Bu şüphesiz doğru, fakat o nispette de uygulanması güç bir düşüncedir. On beş yıl boyunca gitgide soysuzlaşan demokrasi denemesi yurdumuzda pek kötü izler bırakmıştır. Bugün iktidar uğruna seçim savaşına hazırlananlar arasında pek azı özgürlük kavramını Batılı anlamı ile değerlendirmekte, pek azı ulusun gerçek çıkarını kendi partisinin çıkarından üstün tutmaktadır. Anayasada bir bir yer alarak güvenliğe kavuşturulan Atatürk ilkelerini benimsediklerine dair yeni partilerden kaçı şimdiye dek iki çift lâf etti? Çöken idarenin taşıdığı zihniyetle bu memlekete ancak kötülük edilebileceğini bunlardan hangisi yüksek sesle açıklayabildi? Yeni partili deyimi de yanlış! Buralarda rastladığımız çehrelerden şöyle hatırladıklarımız yıllar yılı politika piyasasında çeşitli etkiler altında göre göre usandığımız tipler değil mi?
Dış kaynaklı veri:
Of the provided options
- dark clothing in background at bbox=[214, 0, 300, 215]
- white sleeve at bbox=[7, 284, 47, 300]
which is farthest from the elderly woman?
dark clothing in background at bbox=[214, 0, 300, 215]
Tartışma sınırı ile düşmanlık sınırını birbirinden ayırt edecek, vatandaşlık kavramını partizanlık kavramının üstünde bileek ve bu bilginin inancı ile ulus hizmetinde çalışacak sahici yeni partiler nerede?

Anayasamızda politikacıları doğru rotaya iletici temel hükümler gerçi yeteri kadar var. Fakat öyle anlaşılıyor ki bu anayasanın ''rodage''i oldukça uzun sürecektir. Atatürkçü aydınlar bir süre devamlı tetikte bulunmalıdırlar. Eseri daha başlangıçta zedelemekten sakınalım.
24.8.1961
BİRAZ DÜŞÜNSELER
Devlet ve hükümet Başkanı Orgeneral Cemal Gürsel geçen akşam Florya Köşkü'nde gazetecilerle konuşurken ''Demokrat Parti'nin memlekete yaptığı en büyük kötülüklerden biri orduyu ihtilâle zorlaması olmuştur'' dedi. 27 Mayıs hareketinde görev almış bir çok komutanlardan da benzer sözler dinlediğimiz için yukarıki düşünceyi ordumuzun tüm benimsediğimni göğsümüzü gere gere söyleyebiliriz.

Türk ordusu, beğenmediği bir hükümeti devirip kendi keyfine göre bir başka hükümet kurmak ereği ile ayaklanmamıştır. Türk ordusu, gericilik yarışında uçurumun tâ yanına varıldığı, yönetimde meşruluk dışına çıkıldığı ve millî irade hiç sayılarak anayasa ilkeleri temelinden çiğnendiği için son çare olarak varlığını ortaya atmış, Cumhuriyeti kurtarmak amacı ile harekete geçmiştir.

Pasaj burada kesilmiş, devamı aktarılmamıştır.